57.

The Hawaiian Islanders

1

In religious beliefs and in the manner of disposing of the dead there are many resemblances between the customs of the Hawaiians and those of other Polynesian peoples. The natives of the Tonga Islands inter their dead in a very decent manner, and they also inter their human sacrifices; but they do not offer or expose either animals or even plants to their gods, as far as we know. Those of Tahiti do not inter their dead, but expose them to waste by time and putrefaction, though the bones are afterwards buried; and, as this is the case, it is very remarkable that they should inter the entire bodies of their human sacrifices. They also offer various animals and plants to their gods. . . . The people of the Hawaiian Islands, again, inter both their common dead and human sacrifices as in the Tonga Islands; but they resemble those of Tahiti in offering animals and plants to their gods.

The taboo1 also prevails in Hawaii to its full extent, and seemingly with much more rigor than even in the Tonga Islands. For the people here always asked, with great eagerness and signs of fear to offend, whether any particular thing which they desired to see, or we were unwilling to show, was taboo? The maid raa, or forbidden articles at the Society Islands, though doubtless the same thing, did not seem to be so strictly observed by them, except with respect to the dead, about whom we thought them more superstitious than any of the others were. But these are circumstances with which we are not as yet sufficiently acquainted to be decisive about; and I shall only just observe, to show the similitude in other matters connected with religion, that the priests here are as numerous as at the other islands, if we may judge from our being able, during our stay, to distinguish several saying their prayers.

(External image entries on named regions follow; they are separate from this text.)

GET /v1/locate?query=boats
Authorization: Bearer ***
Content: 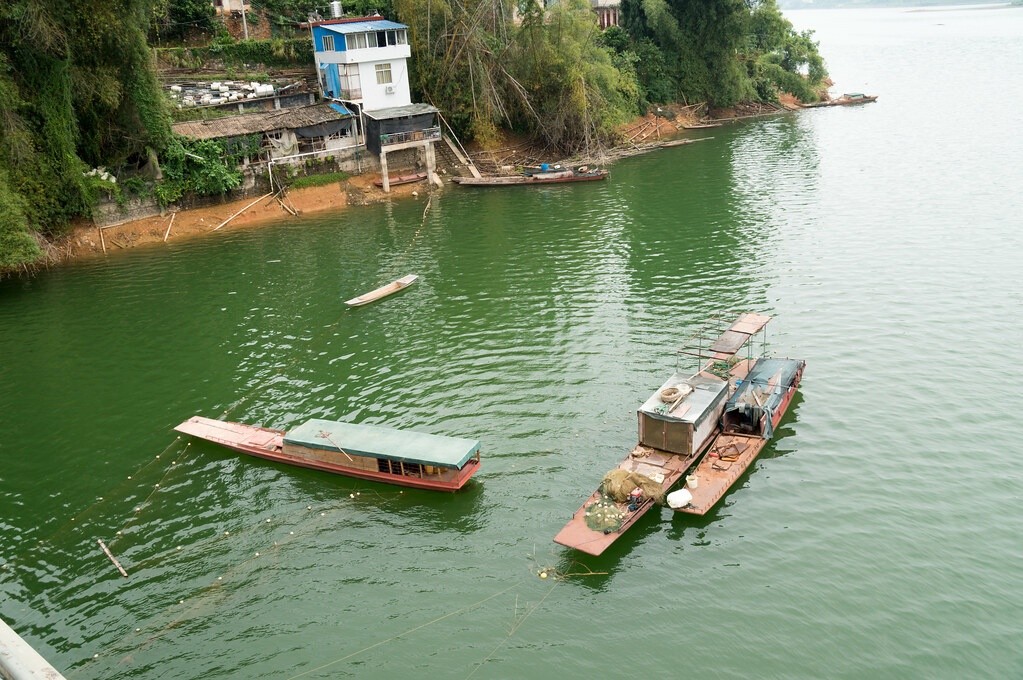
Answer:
[450,162,607,188]
[671,355,808,518]
[374,171,428,186]
[343,273,420,307]
[172,415,482,492]
[794,92,879,109]
[551,313,774,557]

But whatever resemblance we might discover in the manners of the people of Hawaii to those of Tahiti, these, of course, were less striking than the coincidence of language. Indeed, the languages of both places may be said to be almost word for word the same. It is true that we sometimes heard various words which were pronounced exactly as we had found at New Zealand and the Tonga Islands; but though all the four dialects are indisputably the same, the Hawaiians in general have neither the strong guttural pronunciation of the former, nor a less degree of it which also distinguishes the latter; and they have not adopted the soft mode of the Tahitians in avoiding harsh sounds. . . .

How shall we account for this people’s having spread itself into so many detached islands, so widely separated from each other and in every quarter of the Pacific Ocean? We find it from New Zealand in the south, as far as the Hawaiian Islands to the north, and, in another direction, from Easter Island to the New Hebrides; that is, over an extent of sixty degrees of latitude, or twelve hundred leagues north and south, and eighty-three degrees of longitude, or sixteen hundred and sixty leagues east and west. How much farther in either direction its colonies reach is not known; but what we know already, in consequence of this and our former voyage, warrants our pronouncing it to be, though perhaps not the most numerous, certainly by far the most extensive, people upon earth.

1 , bk. iii, ch. 12.

1 A word of Polynesian origin; Tonga tabu, Samoan tapu, Hawaiian kapu.